Sometimes I feel like I should just come with a disclaimer taped to my forehead for any potential roommate, apartment-mate, house-mate, or whatever:

WARNING:  Proceed with caution.   This individual may exhibit odd behaviors and may spend an excessive amount of time washing/showering/doing laundry/avoiding dirty things.  Will do best to limit strange behaviors around you and to avoid inconveniencing you.   Roommate will initially seem normal and will go out of her way to be a polite and considerate roommate, but odd behaviors will begin to become apparent over time.

I'm in the midst of packing and there's a lot to do, but I thought pausing to write about some of my worries would be a bit stress-reducing.  In fact, I suspect the immense pressure I feel to act "normal" during this stressful time will be leading me here frequently over the next few days and weeks.  So much is changing, and it's exciting.  But it's also overwhelming - especially for someone like me, someone with OCD who is quite inflexible when it comes to her home environment.

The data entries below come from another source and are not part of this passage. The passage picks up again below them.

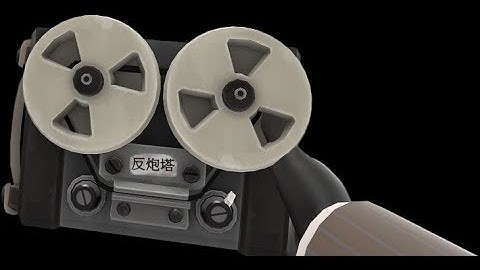 Team Fortress 2 Spy Red Tape Recorder Tutorial!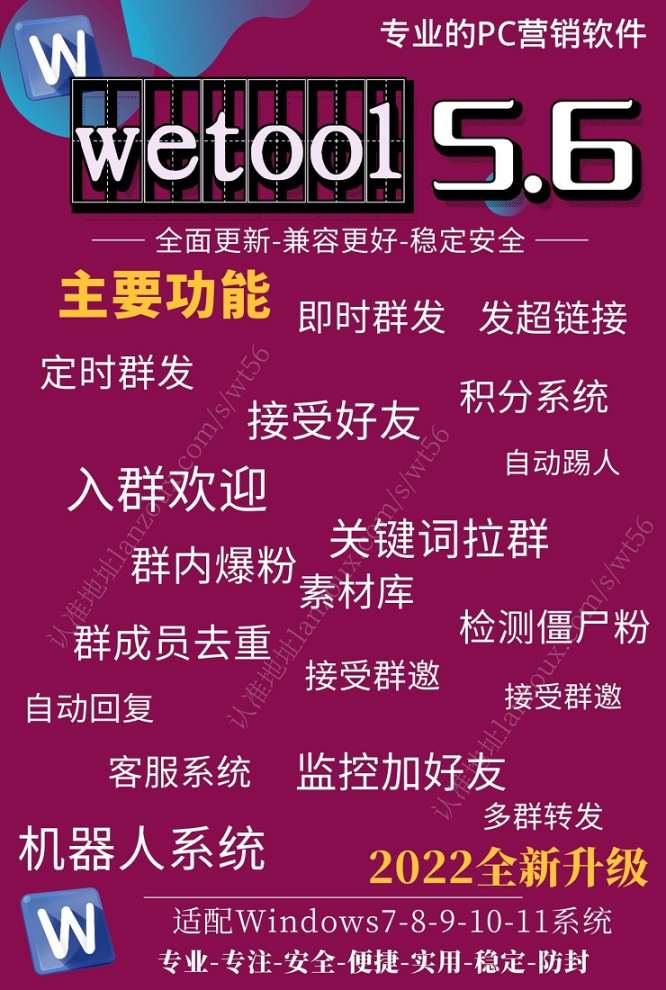 wetool5.6软件官网-无限多开多微信- wetool5.6营销神器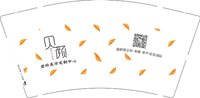 12250719 贝颜9盎司加厚1千：亲亲宝贝896 一次性定制纸杯、一次性广告纸杯设计图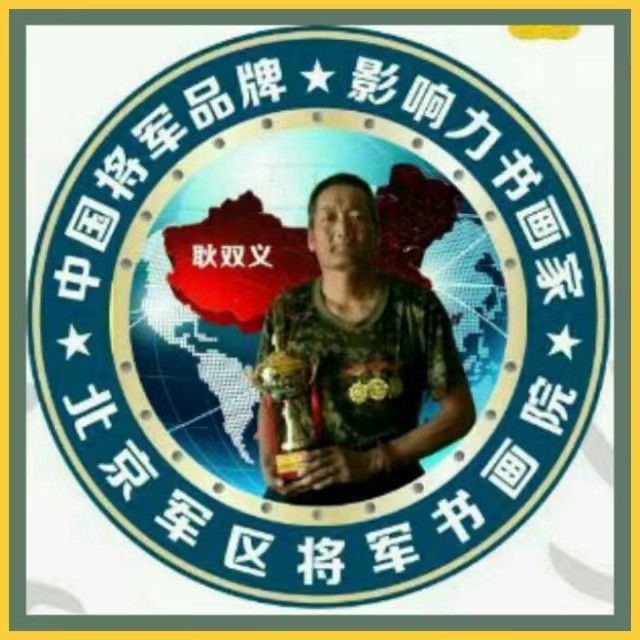 【有声诗刊专辑】‖ 《等你老了》作者:许学俭| 主播:宏红【第100期】审核:宏红(图7)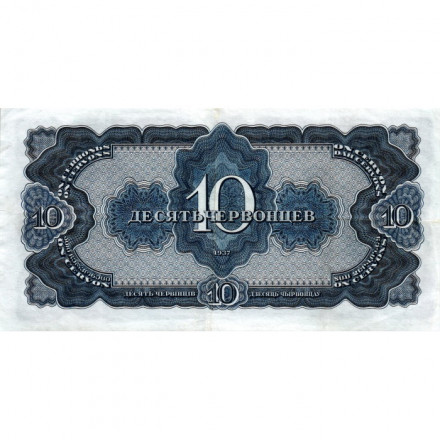 СССР 10 червонцев 1937 год - XF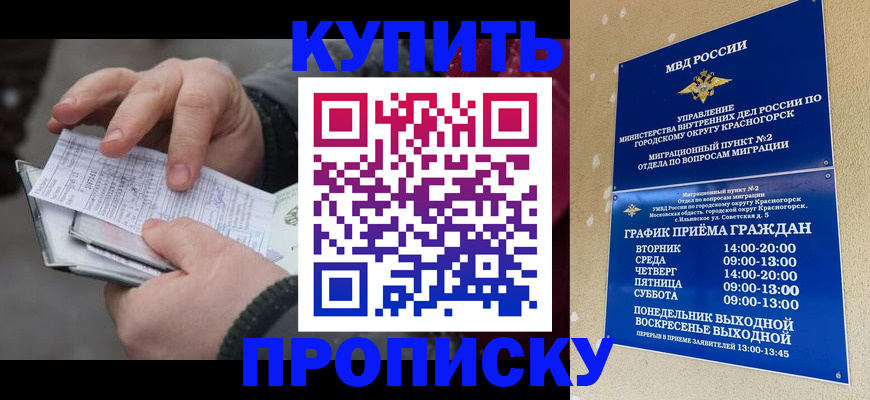 временная регистрация недорого в Бронницах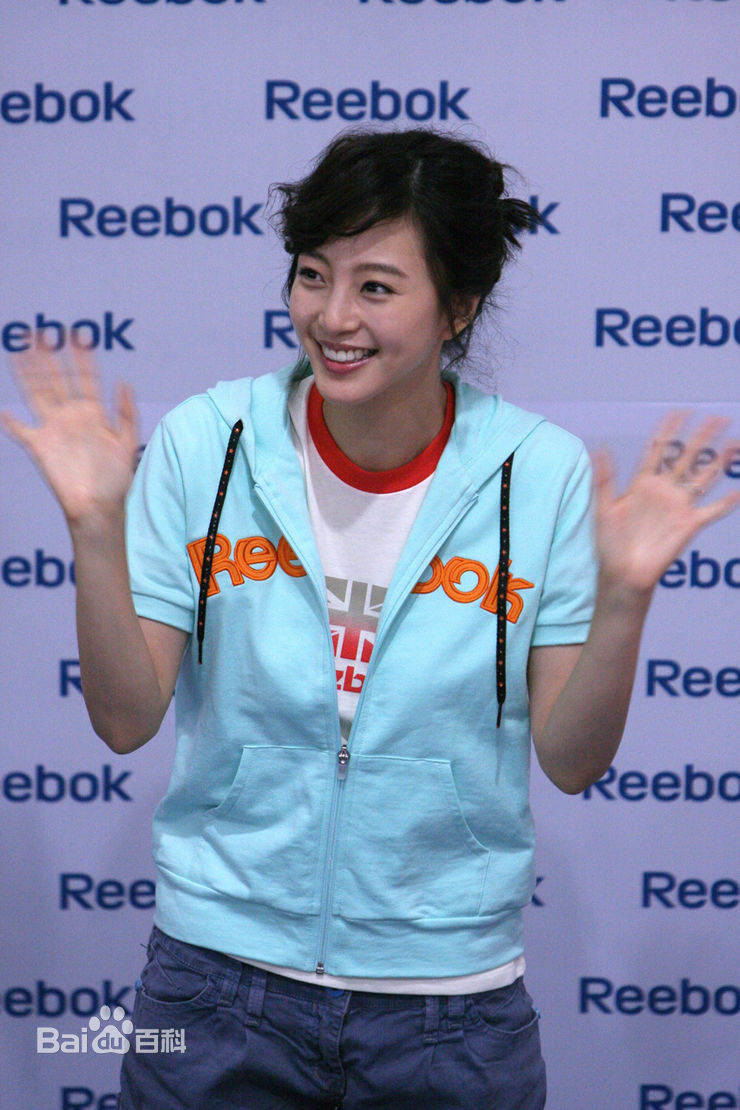 精选韩艺瑟(Han Ye Seul)精彩图册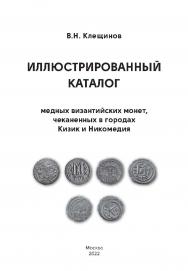 Черный квадрат : стихи. Голоса в диалоге : пьеса ISBN 978-5-98604-840-6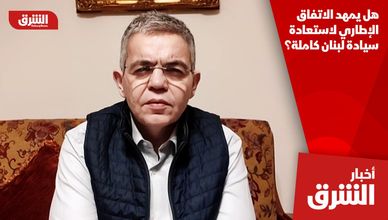هل يمهد الاتفاق الإطاري لاستعادة سيادة لبنان كاملة؟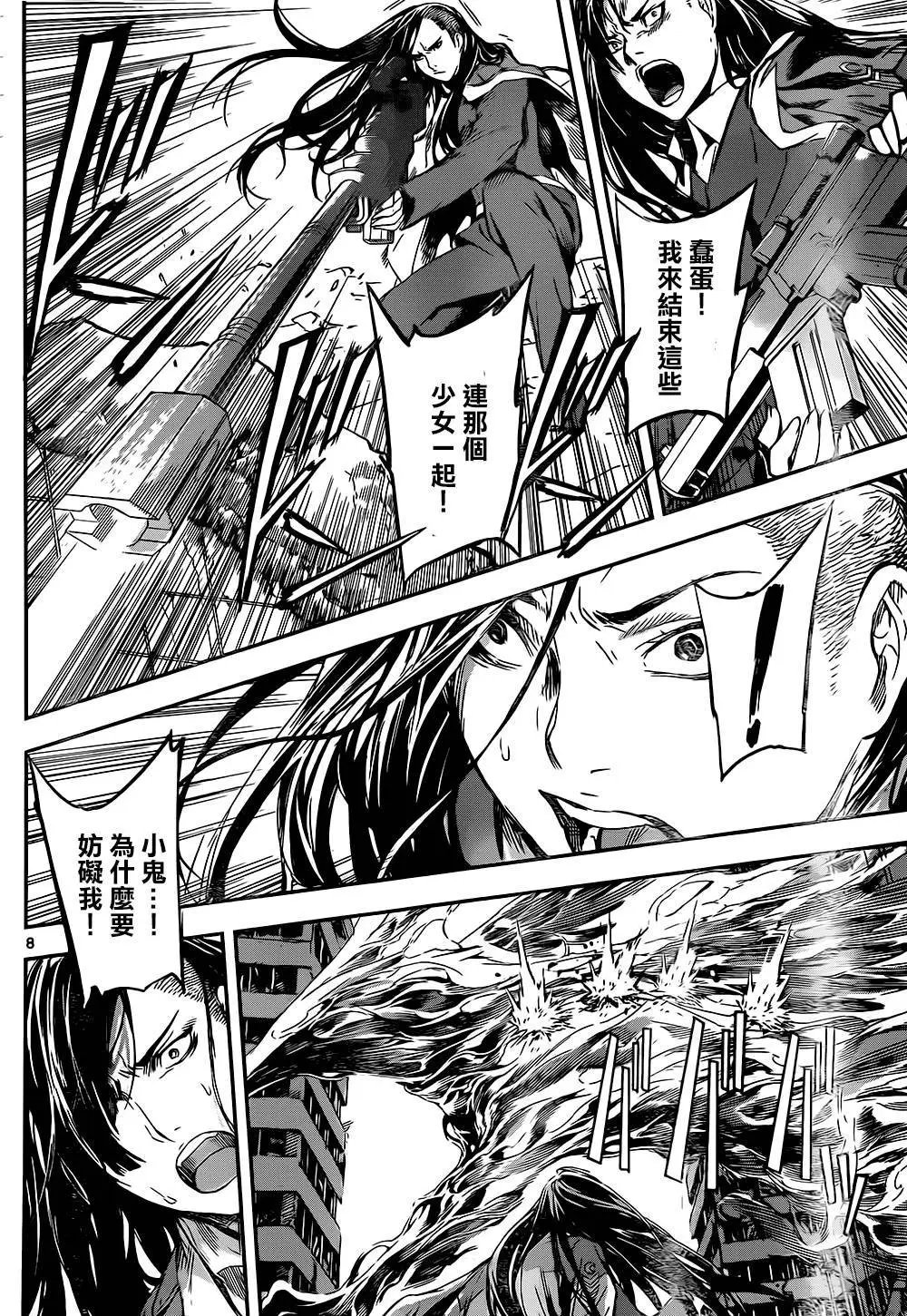第135回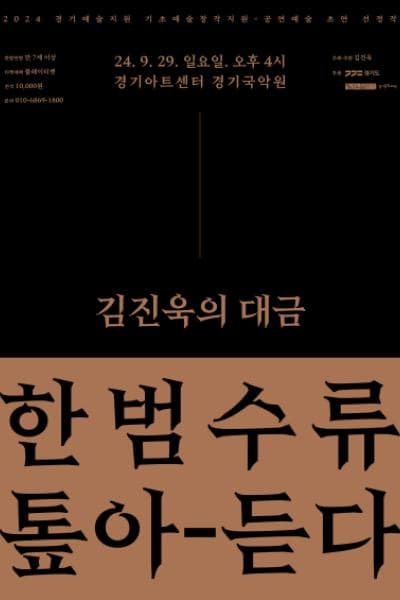 김진욱의 대금, 한범수류: 톺아-듣다 [용인]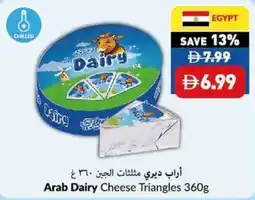 Viva Arab dairy cheese triangles offer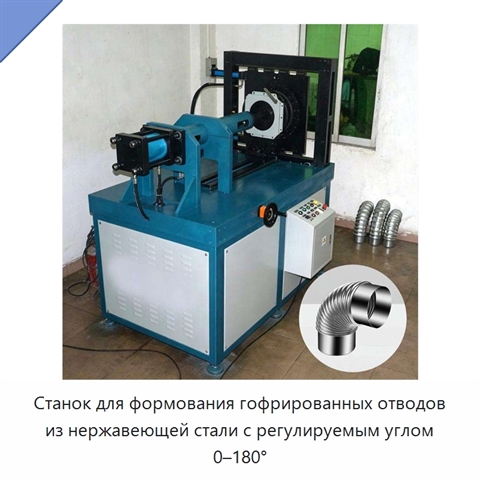 Станок для формования гофрированных отводов из нержавеющей стали с регулируемым углом 0–180°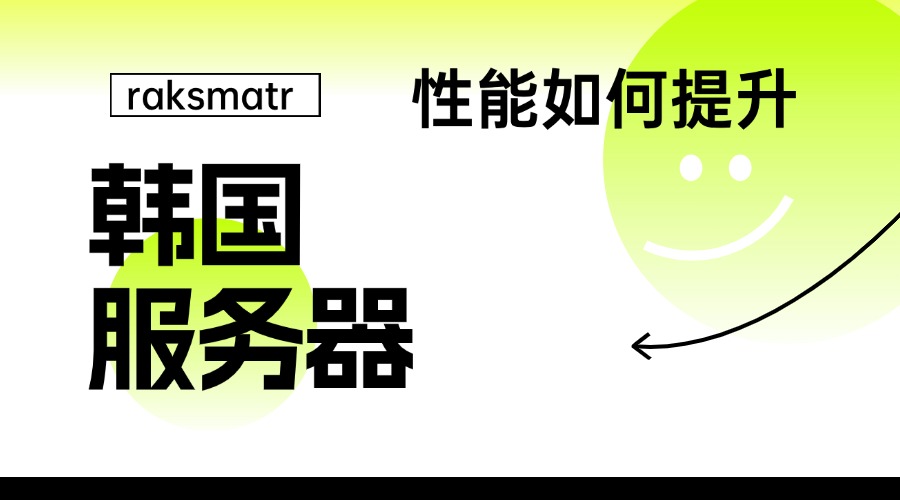 韩国服务器的性能如何提升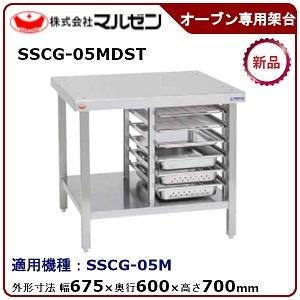 マルゼン（MARUZEN） 作業台三方枠(スノコなし・バックガードなし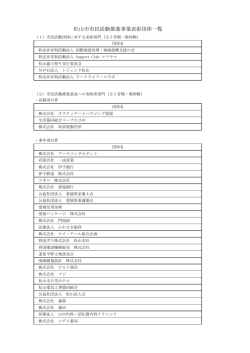 松山市市民活動推進事業表彰団体一覧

In the moving process, the separation between clean and dirty gets compromised.  I'm forced to either touch or throw out things I've avoided all year.  I have to adapt to a new environment, and its triggers.  I have to figure out a new way to make things work in a new home.  And on top of it all, I feel immense pressure to minimize my compulsions during this time of heightened anxiety, all so that my new roommate won't discover my not-so-"normal" side. 

The good thing is that, in new environments, it's usually easier for me to break old habits.  It's a good time to let go of old compulsions and to renew my fight against OCD (as much as part of me hates to admit this).  Being in a new a place with a new set-up means that all the "rules" feel less concrete.  There's room for them to shift and slide and change before again becoming ingrained and tied so strongly to my new environment.  I'm hoping that I can take advantage of this time to push myself onward, as terrifying as it may seem at the moment.  My new home will provide strong incentives to be and appear "normal," and I hope that I can use that drive to help me get past my fear of moving forward.

Moving is stressful for most people.  Moving with OCD presents its own *special* challenges.  For me, that stress means a strong urge to make myself feel better through compulsive behavior.  To make things even more fun, I feel this strong urge while simultaneously feeling immense pressure to suppress those very rituals I want so badly to perform.  It's a bit crazy-making.  A bit overwhelming.  But I made it through this process somehow last year, and I know I will make it through again.  I will come out on the other side...perhaps not feeling as "clean" as I would like to, but I will make it!